Most employers are aware of the mental health crisis in America’s workplaces—but many are unsure what to do about it. A recent study by the HR Research Institute, “The State of Mental Health and Stress in the Workplace,” polled 778 human resources professionals on the subject:
- 82% of respondents said stress is common in their organization.
- Only 38% said their organization is good at helping employees address stress.
- Nearly three-quarters of employers said they offered some form of employee mental health benefits.
- Only 11% of those employers said their organization is good at helping employees address mental health issues.
How Can Employers Help? With Technology.
The barriers discussed at the beginning of this article are among the reasons traditional mental health benefits often fail to fully address employee mental health issues. But an emerging group of technology-based solutions help break down these barriers.
Since the COVID-19 pandemic started, the adoption of telehealth for mental health therapy has skyrocketed. Therapy translates well to the video chat format, experts say, and the research indicates it can be just as effective as in-person therapy.
After the pandemic finally recedes, it is likely many people will prefer the convenience and privacy of continuing to see their mental health providers online. This may lead to more use of mental health services overall, especially by people who had never seen a therapist before.

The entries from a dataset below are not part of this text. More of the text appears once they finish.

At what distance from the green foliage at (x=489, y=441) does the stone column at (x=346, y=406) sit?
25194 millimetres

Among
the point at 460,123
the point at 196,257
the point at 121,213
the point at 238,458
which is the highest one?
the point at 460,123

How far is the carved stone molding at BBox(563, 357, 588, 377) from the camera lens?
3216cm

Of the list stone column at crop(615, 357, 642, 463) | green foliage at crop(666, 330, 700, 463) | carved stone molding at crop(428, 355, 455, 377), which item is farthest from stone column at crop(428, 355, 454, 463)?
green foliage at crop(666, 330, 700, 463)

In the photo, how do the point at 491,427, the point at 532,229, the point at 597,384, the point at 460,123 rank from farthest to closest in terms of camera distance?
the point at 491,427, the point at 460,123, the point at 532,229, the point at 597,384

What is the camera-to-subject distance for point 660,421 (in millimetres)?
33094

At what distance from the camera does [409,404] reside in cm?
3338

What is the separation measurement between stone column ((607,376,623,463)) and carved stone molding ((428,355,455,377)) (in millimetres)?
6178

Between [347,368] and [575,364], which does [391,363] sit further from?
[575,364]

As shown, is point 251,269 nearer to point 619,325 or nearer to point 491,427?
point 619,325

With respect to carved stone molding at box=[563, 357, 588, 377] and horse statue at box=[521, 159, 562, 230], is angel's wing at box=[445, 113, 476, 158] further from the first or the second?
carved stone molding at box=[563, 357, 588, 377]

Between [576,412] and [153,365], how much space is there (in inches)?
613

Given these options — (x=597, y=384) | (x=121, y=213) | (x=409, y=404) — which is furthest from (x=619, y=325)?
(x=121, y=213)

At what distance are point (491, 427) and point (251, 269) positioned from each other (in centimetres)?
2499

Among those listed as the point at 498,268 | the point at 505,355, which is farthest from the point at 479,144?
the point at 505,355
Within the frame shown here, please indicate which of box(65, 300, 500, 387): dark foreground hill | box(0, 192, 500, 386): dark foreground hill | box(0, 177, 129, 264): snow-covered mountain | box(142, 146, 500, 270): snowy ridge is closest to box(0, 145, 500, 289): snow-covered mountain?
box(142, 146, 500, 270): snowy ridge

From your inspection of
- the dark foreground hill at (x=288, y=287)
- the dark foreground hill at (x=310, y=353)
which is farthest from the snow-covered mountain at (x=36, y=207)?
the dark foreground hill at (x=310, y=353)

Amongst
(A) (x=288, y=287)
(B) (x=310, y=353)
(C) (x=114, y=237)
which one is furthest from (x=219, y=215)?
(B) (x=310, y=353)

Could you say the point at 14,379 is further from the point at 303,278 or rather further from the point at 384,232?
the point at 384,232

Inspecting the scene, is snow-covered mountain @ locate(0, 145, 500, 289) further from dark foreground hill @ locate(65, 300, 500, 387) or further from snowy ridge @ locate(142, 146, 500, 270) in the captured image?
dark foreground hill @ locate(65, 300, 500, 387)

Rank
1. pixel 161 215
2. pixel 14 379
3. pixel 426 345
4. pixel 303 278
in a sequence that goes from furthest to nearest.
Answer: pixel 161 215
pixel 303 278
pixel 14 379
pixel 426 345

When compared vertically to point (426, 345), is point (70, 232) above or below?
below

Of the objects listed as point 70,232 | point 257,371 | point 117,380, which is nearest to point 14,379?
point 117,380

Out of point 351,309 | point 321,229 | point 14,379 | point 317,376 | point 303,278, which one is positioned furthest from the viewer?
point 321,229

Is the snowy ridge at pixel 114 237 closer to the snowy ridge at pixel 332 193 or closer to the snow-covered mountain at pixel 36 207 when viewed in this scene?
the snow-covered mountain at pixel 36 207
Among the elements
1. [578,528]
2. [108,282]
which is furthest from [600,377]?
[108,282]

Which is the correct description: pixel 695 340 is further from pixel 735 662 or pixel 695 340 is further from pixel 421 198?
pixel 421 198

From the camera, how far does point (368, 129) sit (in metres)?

Another promising alternative to traditional mental health care is text-based therapy. Text-therapy is growing in popularity, supported by a number of new online services.
Typically, text therapy promises 24/7 access to qualified mental health professionals via mobile apps or websites. Not only is text-based therapy convenient and accessible, but it can be much less intimidating for people who are anxious about opening up over the phone or in person to therapists.
If you’re interested in providing text therapy to your employers, consider WellRight’s new TextCoach™ solution.
Created in partnership with Chicago-based health and wellness company Marquee Health, TextCoach™ is a convenient and stigma-free messaging platform that connects employees with licensed mental health professionals to address stress, anxiety, grief, depression, isolation, or relationship issues. TextCoach™ users can also proactively work on mindfulness, coping skills, or resiliency.
All TextCoach™ communications are encrypted and securely stored. Learn more about TextCoach™ here.
Digital Behavioral Health Solutions
Digital behavioral health apps deliver a form of computerized cognitive behavioral therapy (cCBT). Several cCBT systems exist, but in general, cCBT apps offer participants self-guided treatment for mental health issues via interactive online modules.
A growing body of research suggests that cCBT is both effective and helps remove physical and emotional barriers to accessing mental health services.
WellRight recently introduced Animo, a cCBT app designed to help your employees manage problems like anxiety, depression, and stress in a results-oriented manner.
Also developed with Marquee Health, Animo lets users track their improvement by completing pre- and post-assessments. Dynamic training modules encourage development of practical skills and coping strategies in a dynamic, private environment ideal for those unlikely to seek help elsewhere.
Making it easy for your employees to access mental health care via technological tools creates a win-win situation: Employees who need mental health care can access it easily, inexpensively, and quickly, giving them support whenever it’s needed. The result? Employees are happier, more productive, incur lower healthcare costs … and don’t need to miss an entire afternoon to get across town for their therapy appointments.
As more employers expand their mental health benefits to include innovative solutions such as text-based therapy and digital behavioral health apps, years-long delays in seeking treatment will become things of the past. Barriers to mental health will crumble, and employee mental health will improve.